As can be seen from Figure 5, when the number of iterations is less than 500, the accuracy of the whole curve is significantly improved; when the number of iterations is more than 500, the accuracy curve tends to be stable and remains at about 0.9. When the number of iterations is less than 500, the whole curve shows an obvious downward trend. When the number of iterations is greater than 500, the curve also tends to be stable and remains at about 0.15. After the model training is completed, the test samples are tested. By loading the model documents saved during the training, the model can be directly restored to the state at the end of the training. 100 samples are randomly selected from 315 test samples each time for 5 times. See Table 4 for test accuracy (test ACC) and test loss rate (test loss).
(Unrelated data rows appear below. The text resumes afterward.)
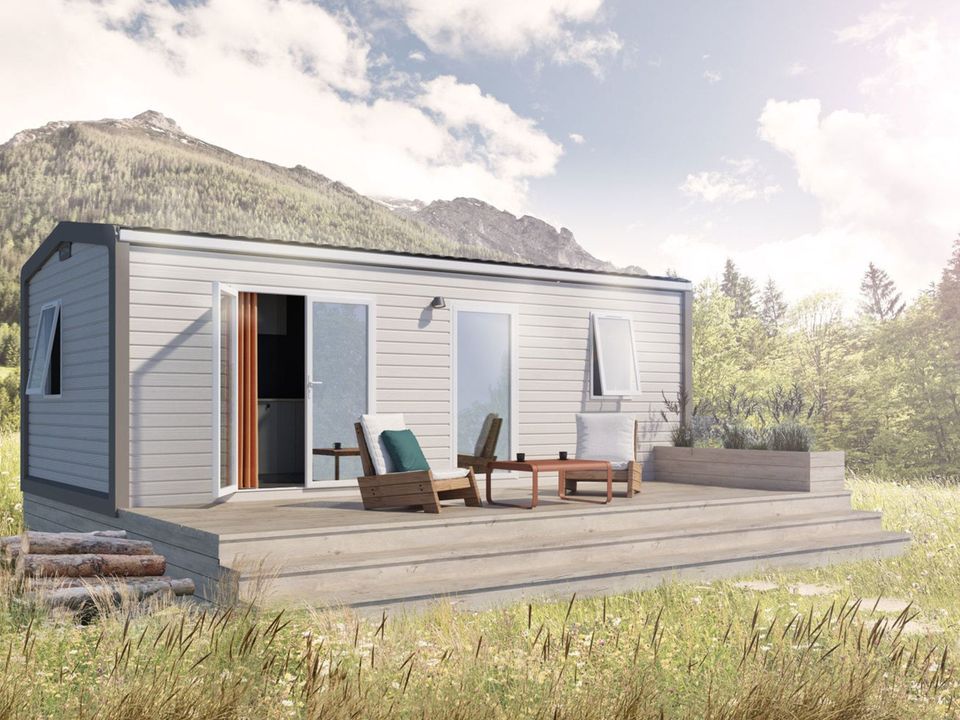 Les Sous Bois du Lac - Mobil home - Mobilhome 5 personnes - IRM Super Mercure Riviera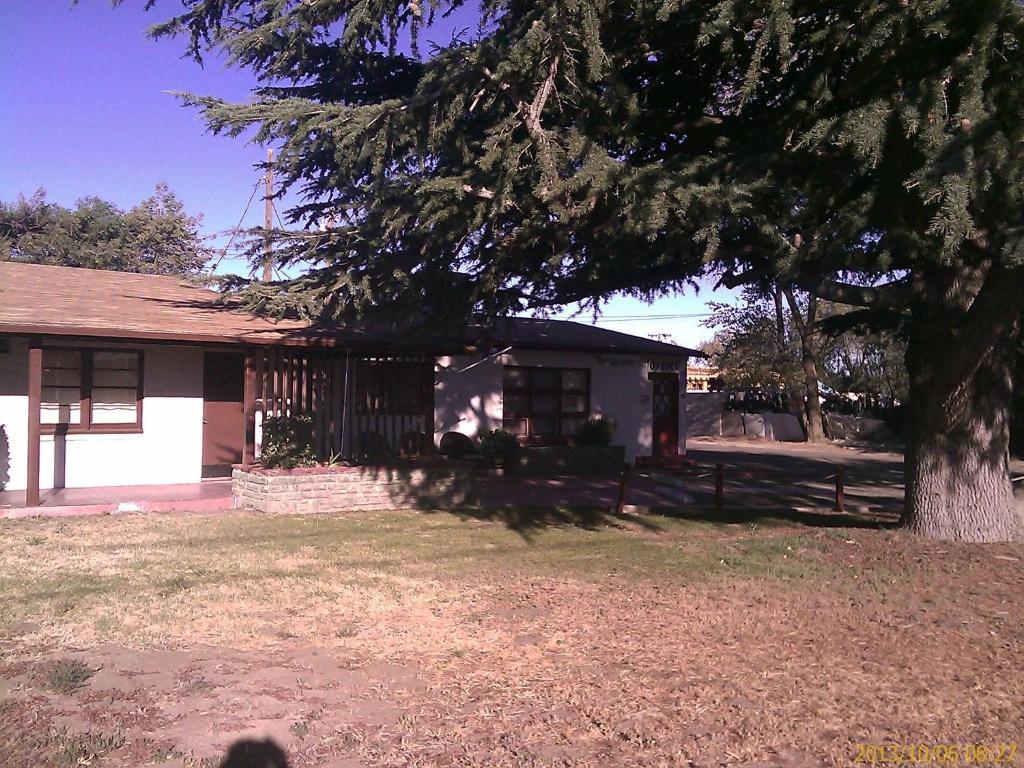 Ranch Motel Tehachapi Luaran gambar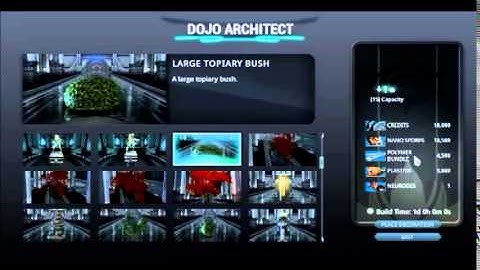 How to place decorations within Clan Dojo in Warframe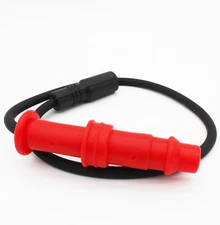 Ignition Spark Plug Wire Cap For Polaris RANGER 500 2008-2013 Sportsman XP 550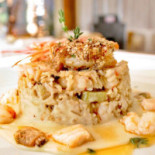 Zenzero Ristorante Pizzeria Bar food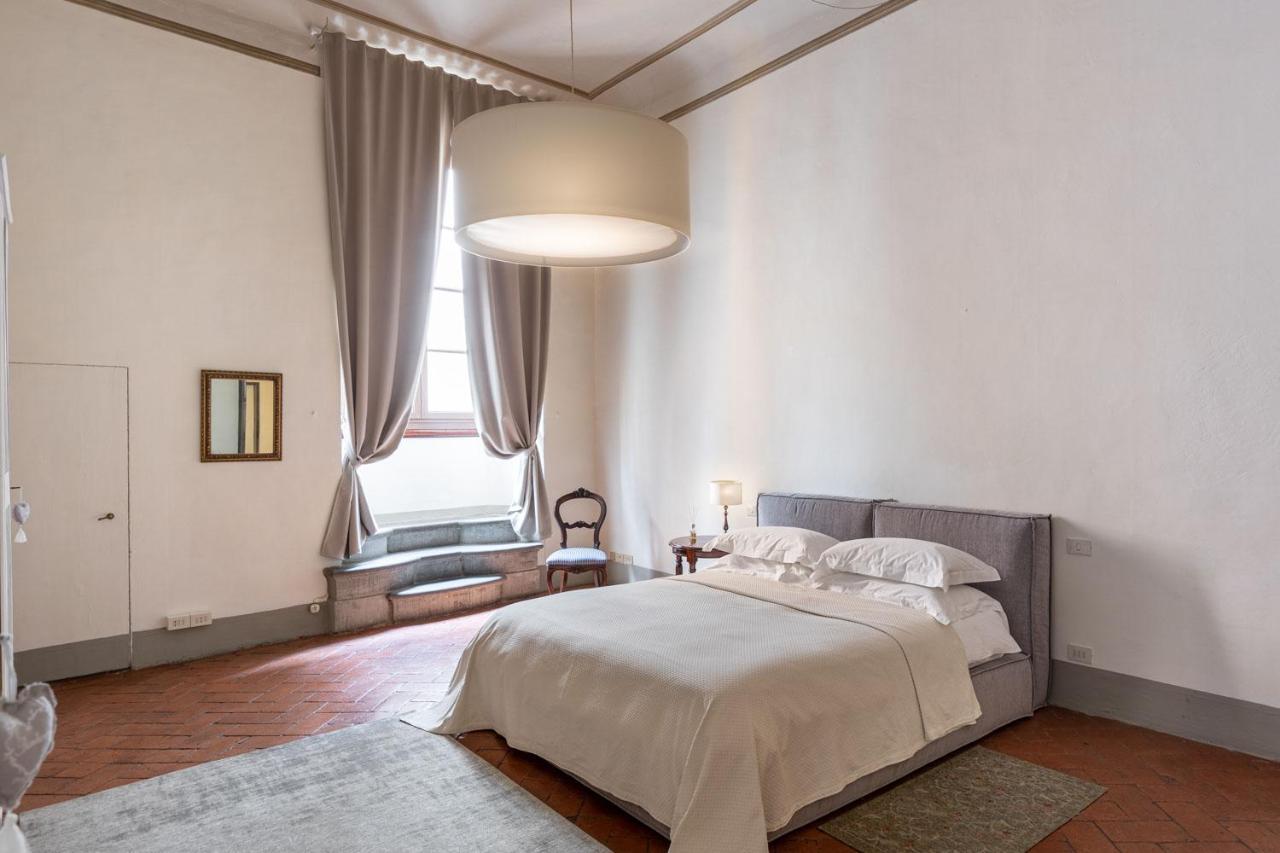 Palazzo Roselli Cecconi Apartments Florenz Exterior foto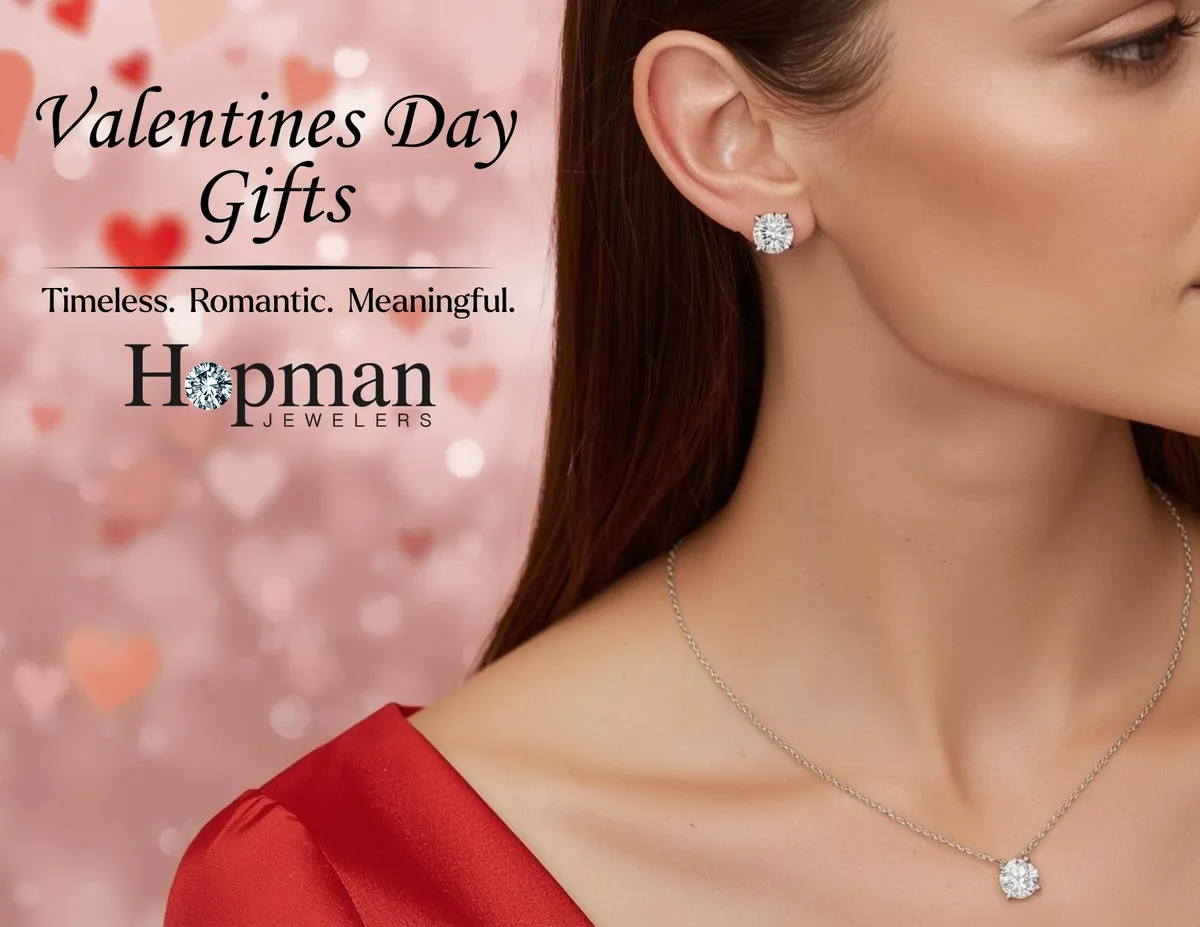 Read article: What Jewelry Makes the Best Valentine’s Day Gift?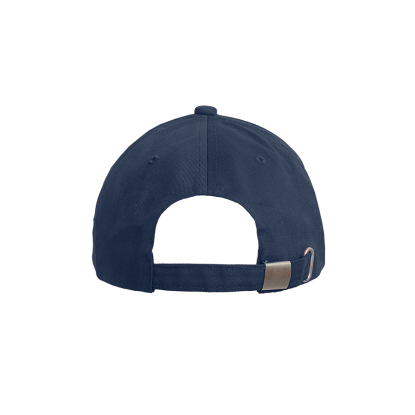 Бейсболка VALLEY, темно-синяя
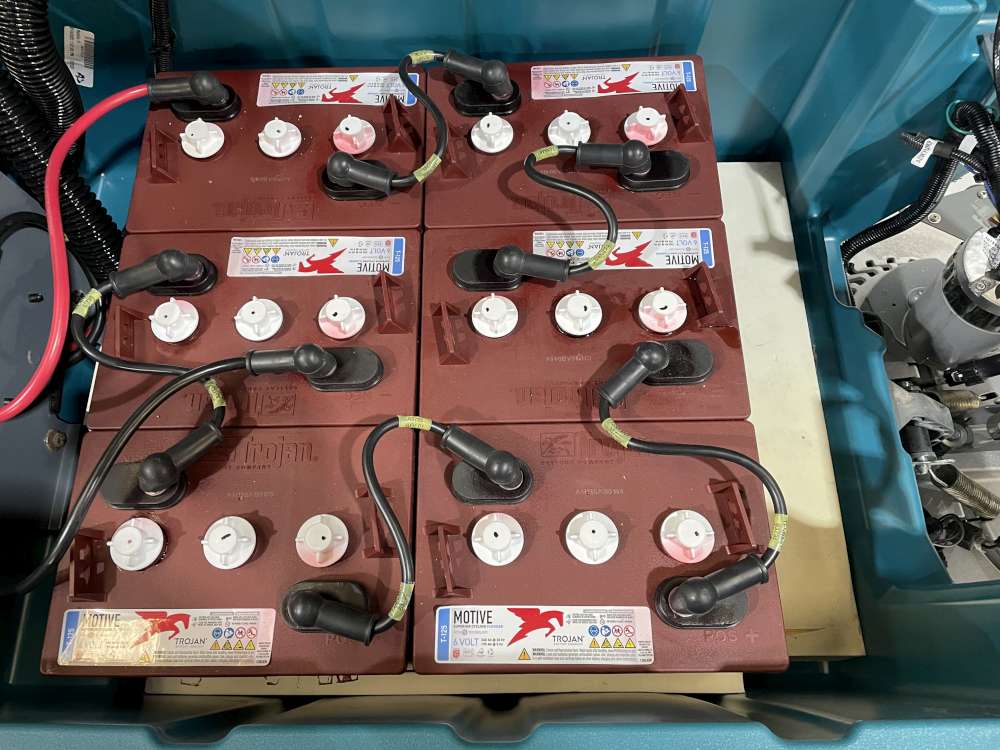 Template Certified T600e-10915926 Scrubber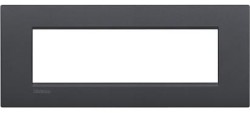 LL - PLACCA 7P ANTRACITE - BTI LNC4807AR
In order to further prove that the CNN + GRU model has high vulnerability detection ability, the CNN + GRU model is compared with a single CNN, RNN, and the existing vulnerability detection model VulDeePecker [22]. The CNN, RNN, and VulDeePecker models were trained and tested using the same dataset, and the experimental results of the four models were compared. The specific results are shown in Table 5. The information in the table is the average of the training data and test data of the four models. It can be seen that the experimental results of CNN + GRU are the best.
The experimental results show that it is feasible to nest GRU into the pooling layer and fully connected layer of CNN. The CNN + GRU model proposed in this paper can not only ensure the invariance of feature vectors to the greatest extent during dimension reduction, but also preserve the invariance between codes. Call relationship has stronger vulnerability detection ability, and compared with CNN, RNN, and VulDeePecker models, CNN + GRU has higher accuracy and lower loss rate.
5. Conclusion
This paper proposes a software building detection algorithm based on an improved CNN model. Firstly, extract the vulnerability features of the software, use program slicing technology to extract features from static code, establish a vulnerability library, and standardize and vectorize the vulnerability library as input data. GRU model is used to optimize CNN neural network. The organic combination of the two can quickly process the feature data and retain the calling relationship between the codes. The improved CNN model is better than the single CNN and RNN model in vulnerability detection ability and detection accuracy. Compared with single CNN model and VulDeePecker model, the training loss rate is 4.25% higher. On the contrary, compared with single RNN model and VulDeePecker model, the training loss rate is 17.2% and 7% lower, respectively.
Compared with other single algorithms, the improved CNN algorithm has relatively high requirements for data and needs to be further optimized in the future.
Data Availability
The dataset can be accessed upon request.
Conflicts of Interest
The author declares that there are no conflicts of interest.